Une réforme et 3 EPIC
Désormais adoptée et promulguée, la réforme ferroviaire prendra effet au 1er janvier 2015. Menée au pas de charge, la discussion parlementaire a fait évoluer à la marge le texte initial. Principales évolutions, le renforcement de l'indépendance de l'ARAF et la création d'un Versement Transport Intersticiel au profit des Régions, pour dégager de nouvelles ressources. Déclinaison périurbaine du Versement Transport bénéficiant aux réseaux urbains, il devrait apporter des ressources supplémentaires pour les trains régionaux, une décision positiveréclamée de longue date par le GART du fait de la baisse des dotations d'Etat.
Ainsi donc naîtront trois nouvelles entités :
- SNCF, alias l'Etablissement Public Industriel et Commercial dit "de tête" qui regroupera les fonctions transversales et qui aura notamment en charge la cohérence du système ;
- SNCF Réseau, résultat de la fusion entre RFF, la DCF et SNCF Infra, le coeur de la réforme, c'est à dire entre la maîtrise d'ouvrage et la maîtrise d'oeuvre de l'infrastructure et de la circulation des trains, soit environ 80000 personnes, dont les 1500 de RFF ;
- SNCF Mobilités, c'est à dire l'opérateur, qui conserve la gestion des gares, sujet qui fut discuté mais - trop - rapidement évacué. Il commence à se murmurer que l'entité pourrait prendre un nouveau nom...

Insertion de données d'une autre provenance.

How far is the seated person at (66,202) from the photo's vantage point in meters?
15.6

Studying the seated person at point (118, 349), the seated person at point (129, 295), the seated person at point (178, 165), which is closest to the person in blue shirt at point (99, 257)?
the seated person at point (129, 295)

Mais la réforme ne fera pas tout. Encensée par la politique, parée de toutes les vertus médiatiques, après Brétigny, Denguin, la non-affaire des TER trop larges et une ponctualité toujours aussi médiocre, ceux qui considèrent que la réforme ferroviaire constitue l'alpha et l'oméga de la politique des transports se trompent lourdement et pourraient être considérés comme les fossoyeurs du rail français. Elle n'est tout au plus qu'un levier... et on pourrait presque affirmer avec certitude que sa contribution à l'évolution du système ferroviaire restera secondaire à côté des questions de fonds toujours en suspens. La réorganisation des organismes opérationnels ne peut faire oublier l'absence de politique des transports.
Urgences sur le réseau
La situation actuelle du réseau français n'est pas glorieuse. On ne compte plus les centaines de kilomètres de ralentissement pour cause d'infrastructure à bout de souffle et d'héritage de décennies de sous-investissement chronique pour développer le TGV qui, il faut bien le reconnaître, a permis d'éviter un sort encore plus funeste au réseau... mais avec les effets pervers d'une trop grande focalisation politique, et donc budgétaire, en sa faveur. Les cheminots ont fréquemment pointé du doigt la situation au Royaume Uni où la privatisation des chemins de fer initiée par le gouvernement Major a conduit a une désintégration dramatique, qu'une renationalisation et une décennie d'investissements colossaux a permis de rattraper. En France, sans la privatisation, on est arrivé à peu près au même résultat : il serait complètment déplacé de faire une course au nombre de victimes d'accidents, mais sur le fond, la France a connu le même désinvestissement sur l'infrastructure, la même perte de savoir-faire que de l'autre côté de la Manche. Moralité, public et privé peuvent aboutir à la même impasse.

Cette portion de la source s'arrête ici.